* WHAT TO WORK ON *
Could you format all of the material below as a JSON list of strings, one string per line, with blank lines dropped and the pictures left out?

(Captioned web images)
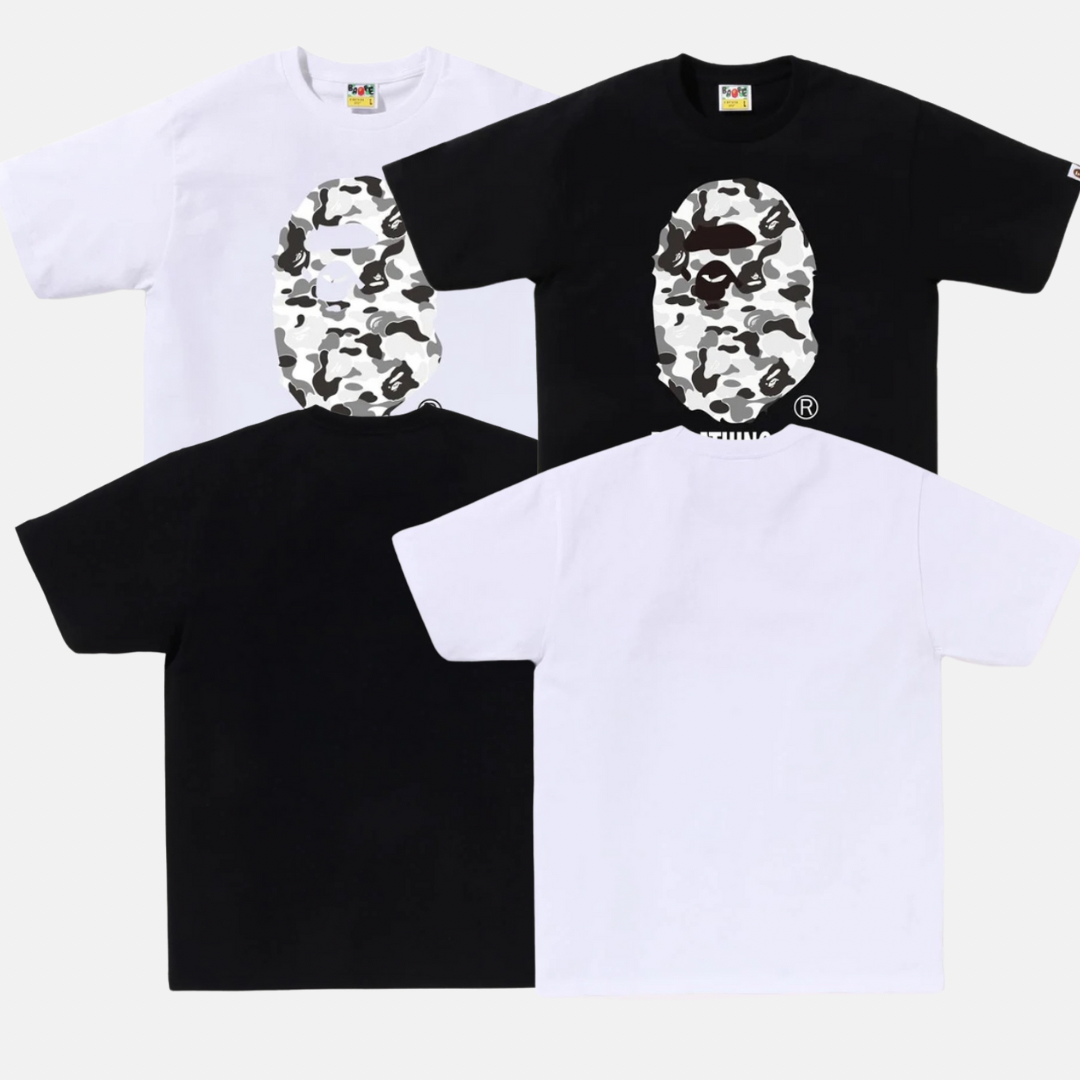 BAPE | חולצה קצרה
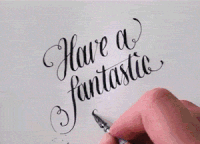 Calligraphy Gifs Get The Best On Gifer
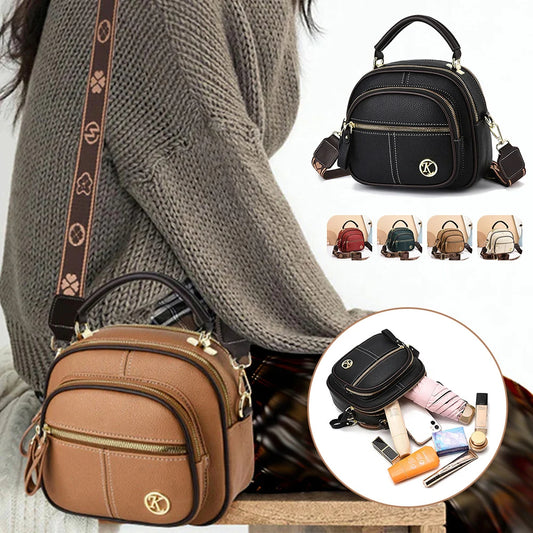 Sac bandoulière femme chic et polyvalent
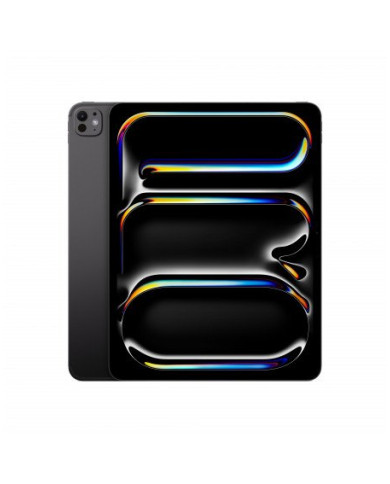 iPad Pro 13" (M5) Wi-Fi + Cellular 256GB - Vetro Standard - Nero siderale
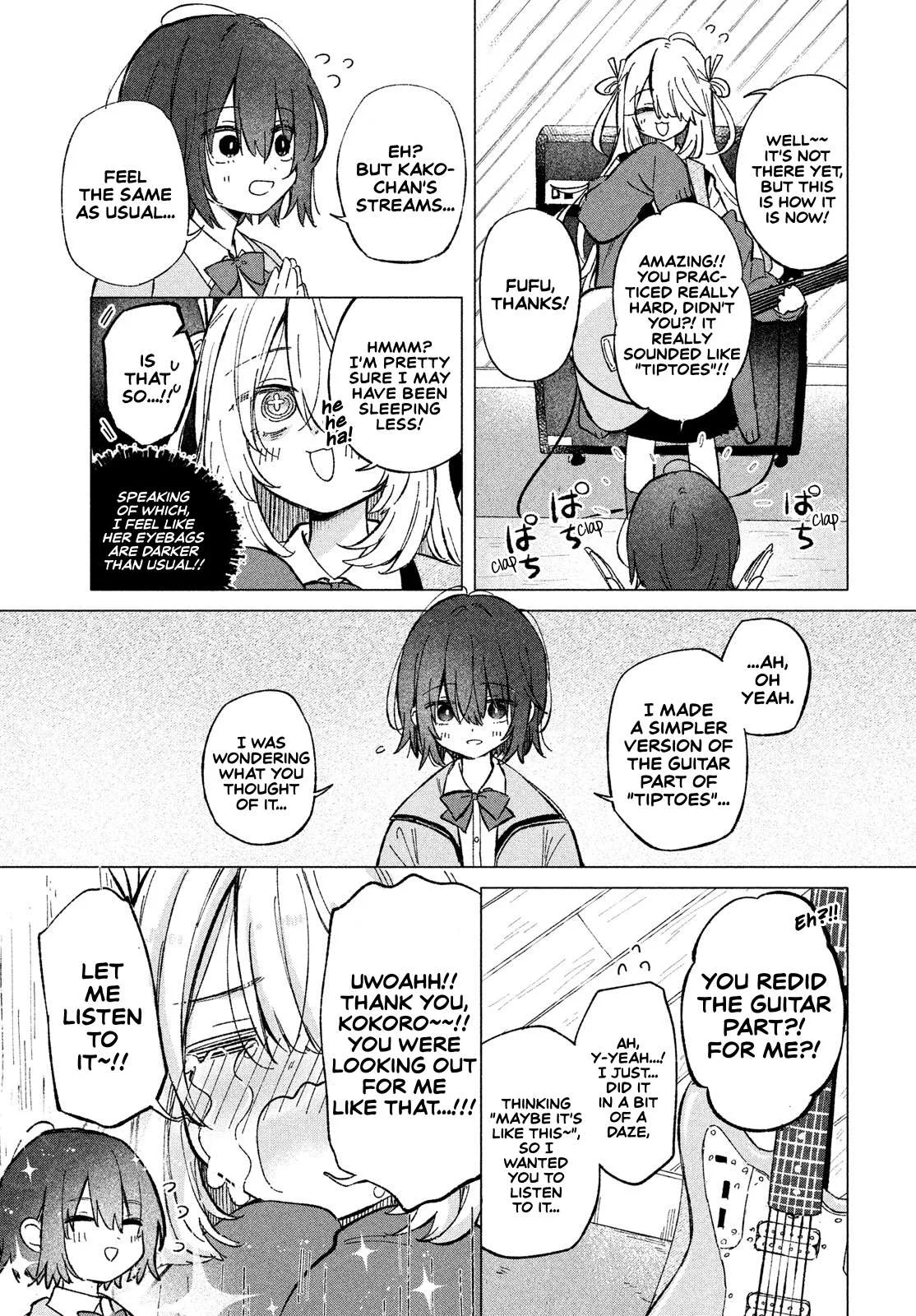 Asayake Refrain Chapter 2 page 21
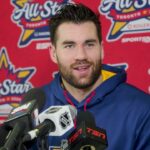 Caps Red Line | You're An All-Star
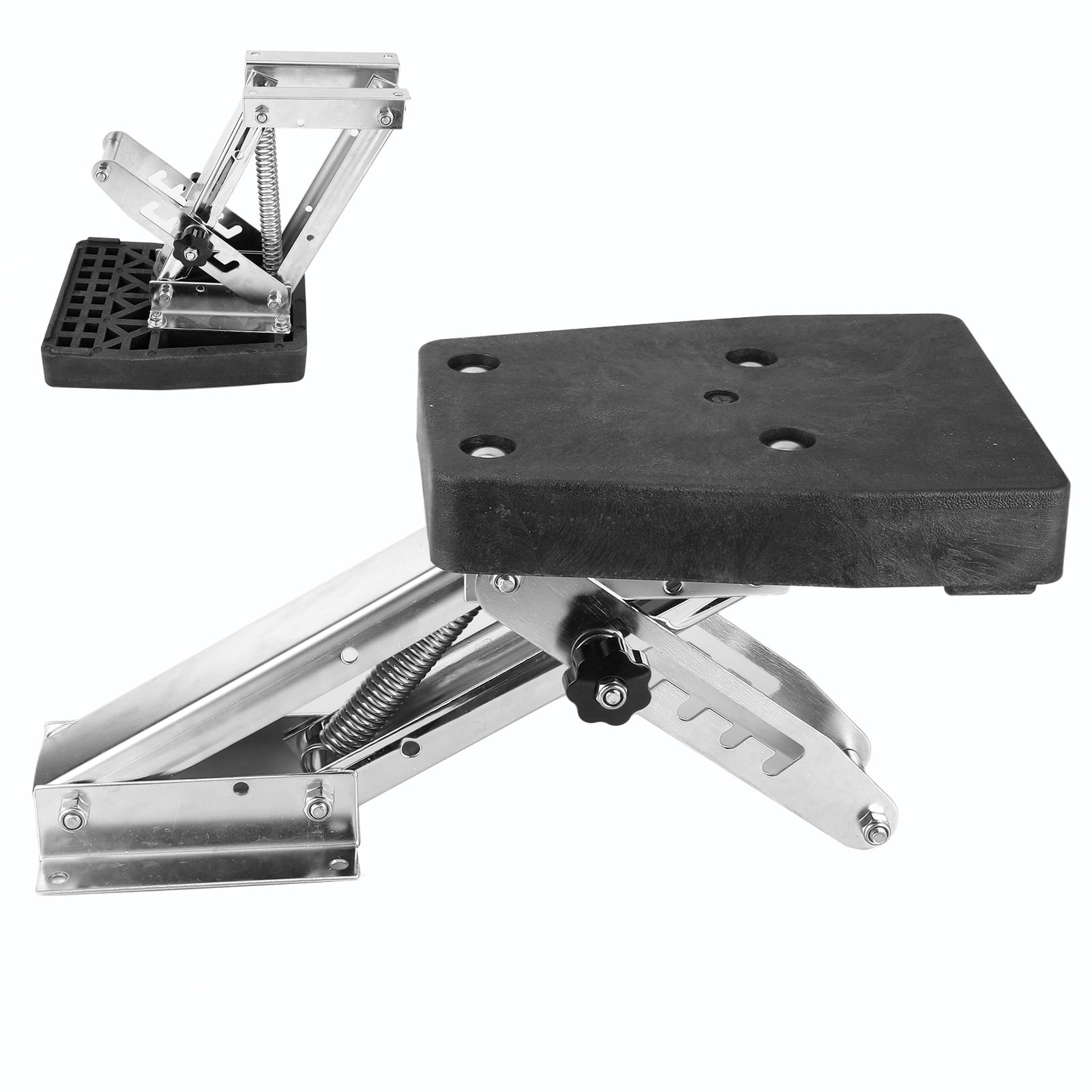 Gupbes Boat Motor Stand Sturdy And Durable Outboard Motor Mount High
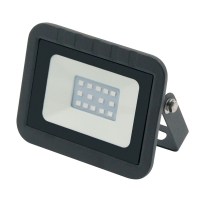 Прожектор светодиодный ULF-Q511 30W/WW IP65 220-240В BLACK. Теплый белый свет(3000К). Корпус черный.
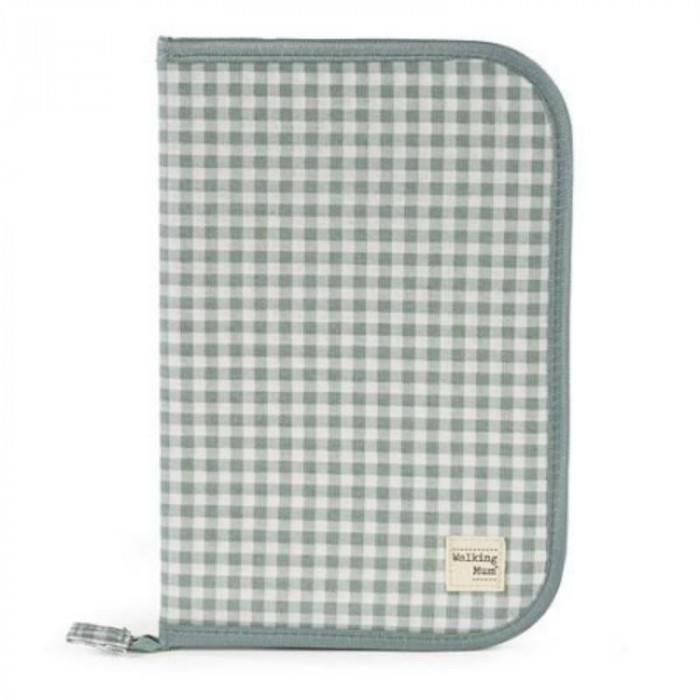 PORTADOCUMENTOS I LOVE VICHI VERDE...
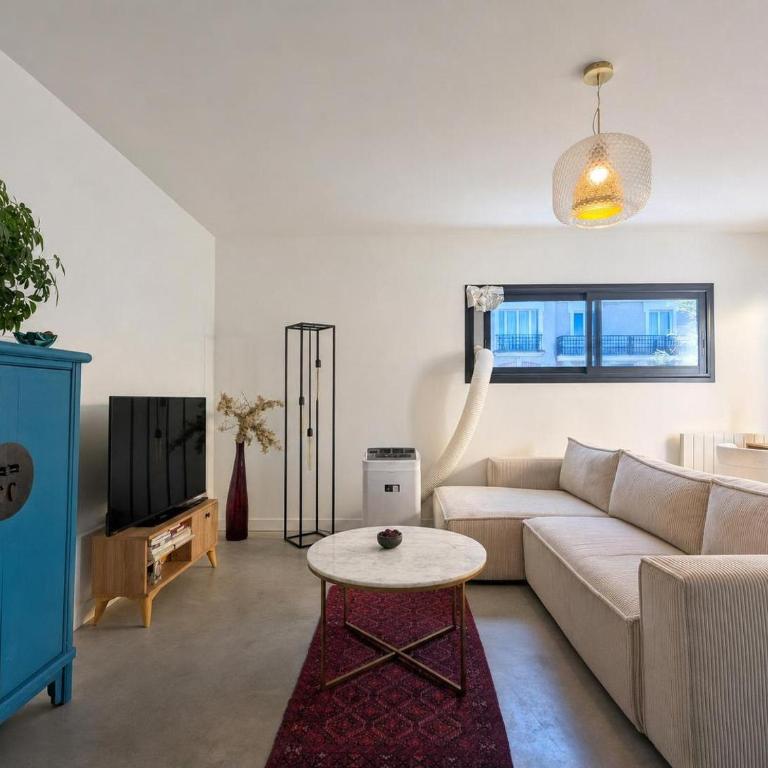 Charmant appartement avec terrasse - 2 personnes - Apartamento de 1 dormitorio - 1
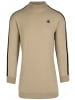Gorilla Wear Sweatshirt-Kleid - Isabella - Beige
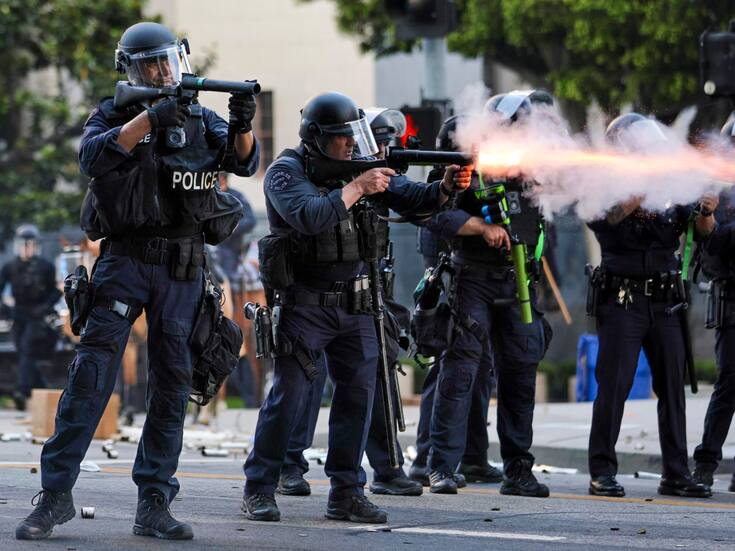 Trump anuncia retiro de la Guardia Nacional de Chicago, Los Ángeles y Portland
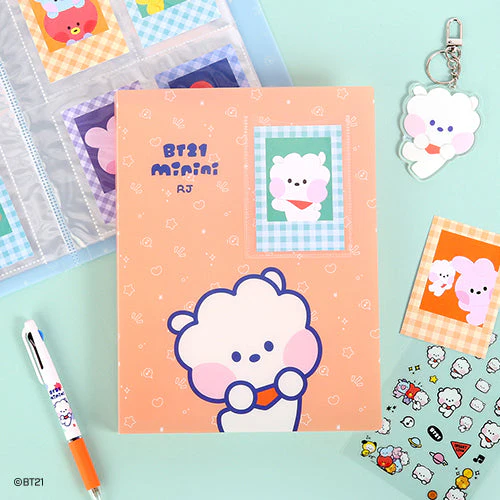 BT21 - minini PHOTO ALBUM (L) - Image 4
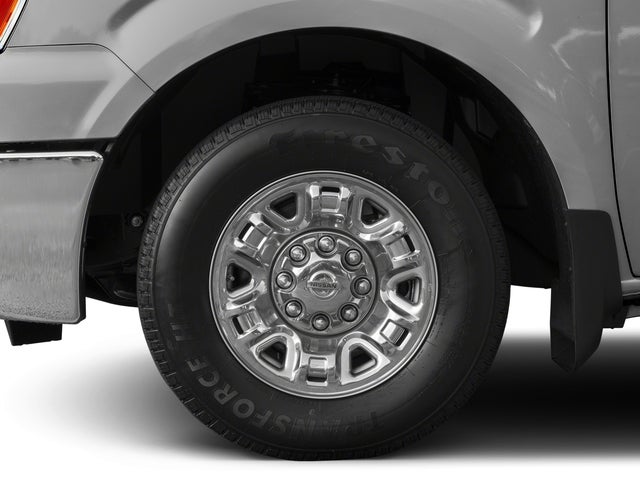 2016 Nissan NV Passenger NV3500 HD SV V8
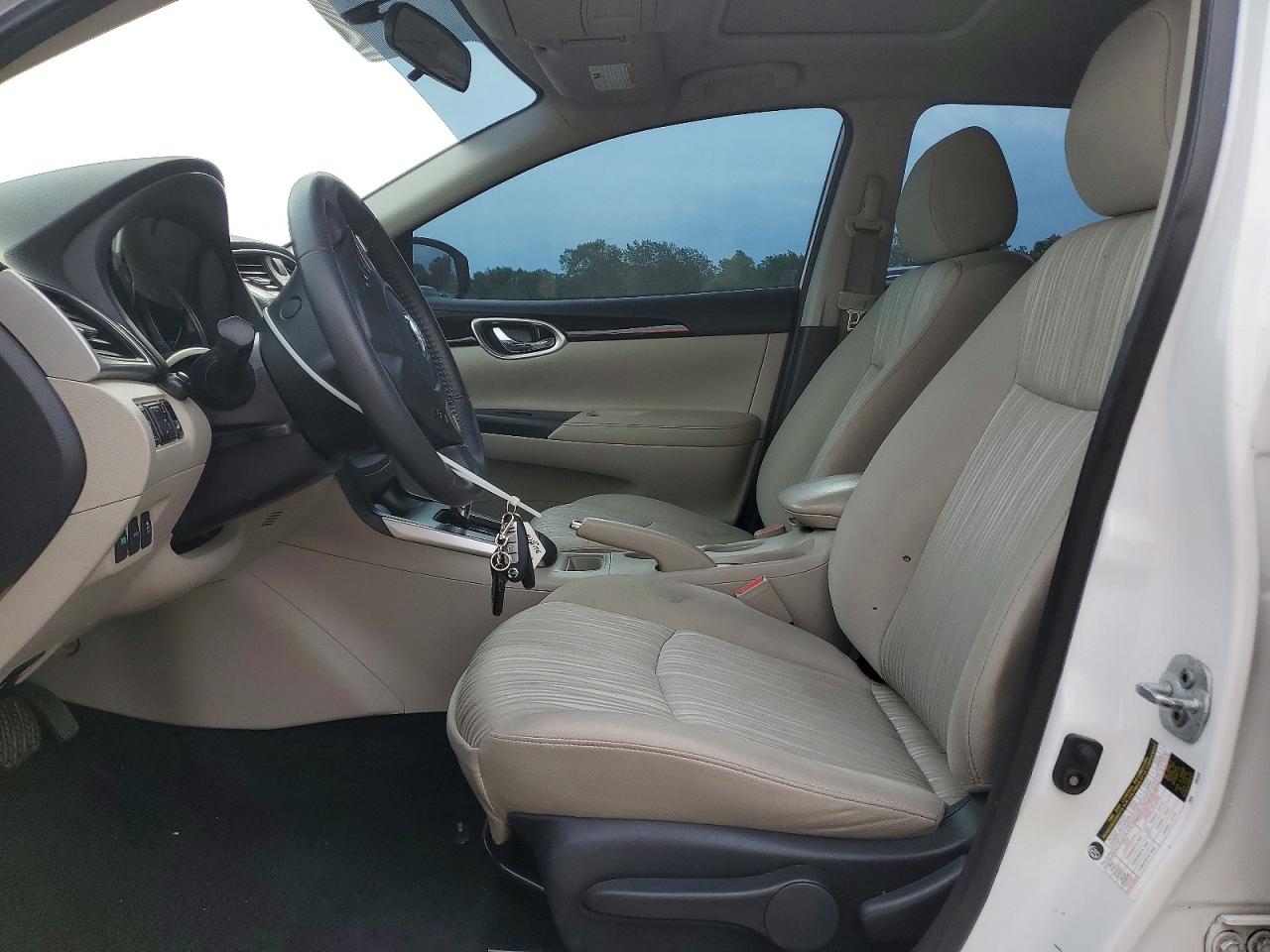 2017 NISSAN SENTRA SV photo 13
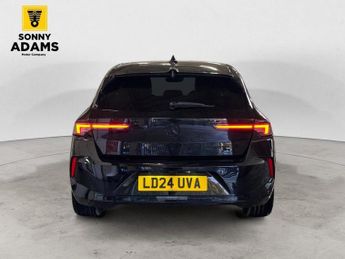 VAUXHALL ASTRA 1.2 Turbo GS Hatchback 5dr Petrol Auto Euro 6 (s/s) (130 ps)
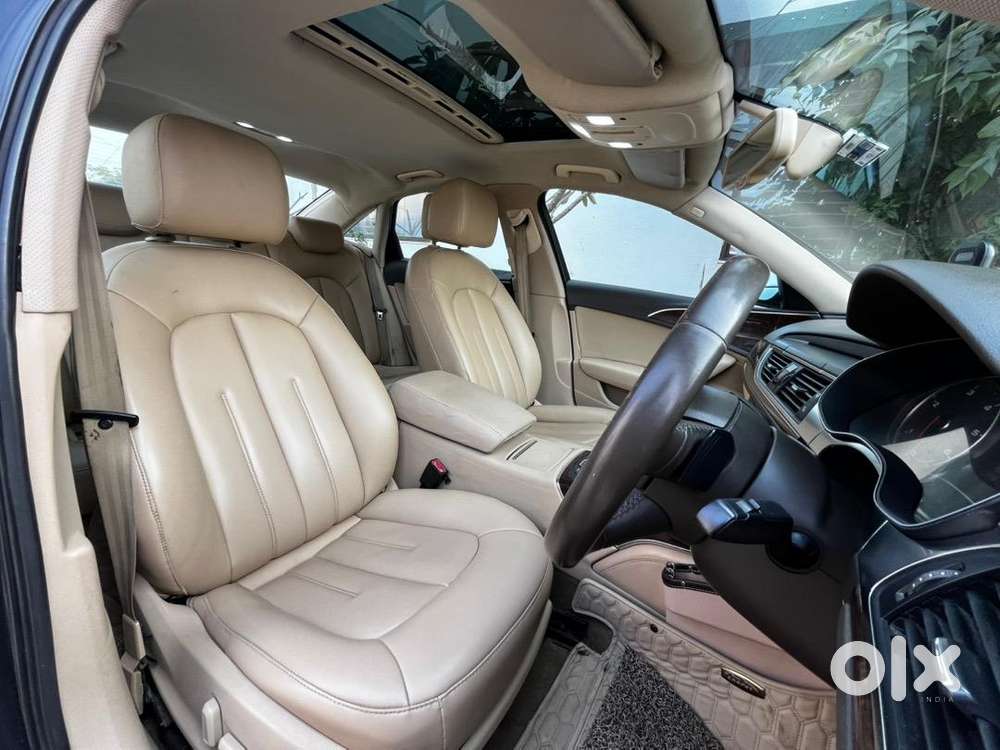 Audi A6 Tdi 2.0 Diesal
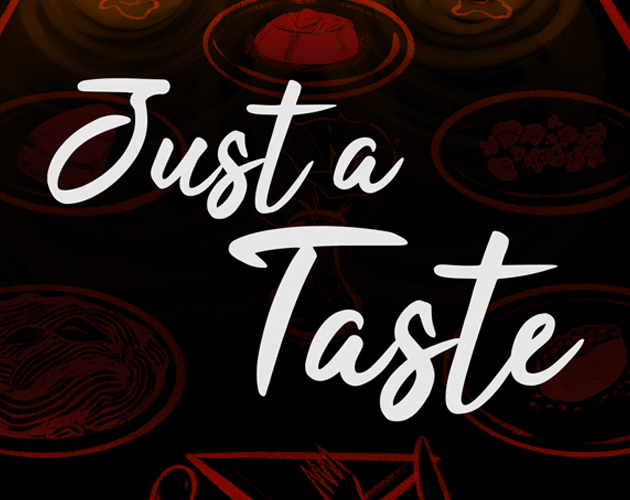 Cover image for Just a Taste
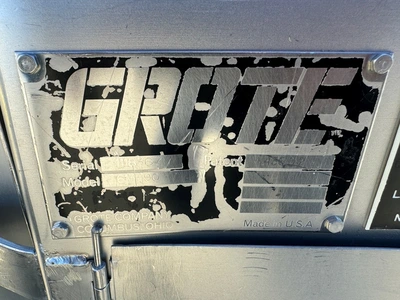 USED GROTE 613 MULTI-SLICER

* RESULT OF THIS TASK *
[
  " BAPE | חולצה קצרה",
  " Calligraphy Gifs Get The Best On Gifer",
  " Sac bandoulière femme chic et polyvalent",
  " iPad Pro 13\" (M5) Wi-Fi + Cellular 256GB - Vetro Standard - Nero siderale",
  " Asayake Refrain Chapter 2 page 21",
  " Caps Red Line | You're An All-Star",
  " Gupbes Boat Motor Stand Sturdy And Durable Outboard Motor Mount High",
  " Прожектор светодиодный ULF-Q511 30W/WW IP65 220-240В BLACK. Теплый белый свет(3000К). Корпус черный.",
  " PORTADOCUMENTOS I LOVE VICHI VERDE...",
  " Charmant appartement avec terrasse - 2 personnes - Apartamento de 1 dormitorio - 1",
  "Gorilla Wear Sweatshirt-Kleid - Isabella - Beige",
  " Trump anuncia retiro de la Guardia Nacional de Chicago, Los Ángeles y Portland",
  " BT21 - minini PHOTO ALBUM (L) - Image 4",
  " 2016 Nissan NV Passenger NV3500 HD SV V8",
  " 2017 NISSAN SENTRA SV photo 13",
  " VAUXHALL ASTRA 1.2 Turbo GS Hatchback 5dr Petrol Auto Euro 6 (s/s) (130 ps)",
  " Audi A6 Tdi 2.0 Diesal",
  " Cover image for Just a Taste",
  " USED GROTE 613 MULTI-SLICER"
]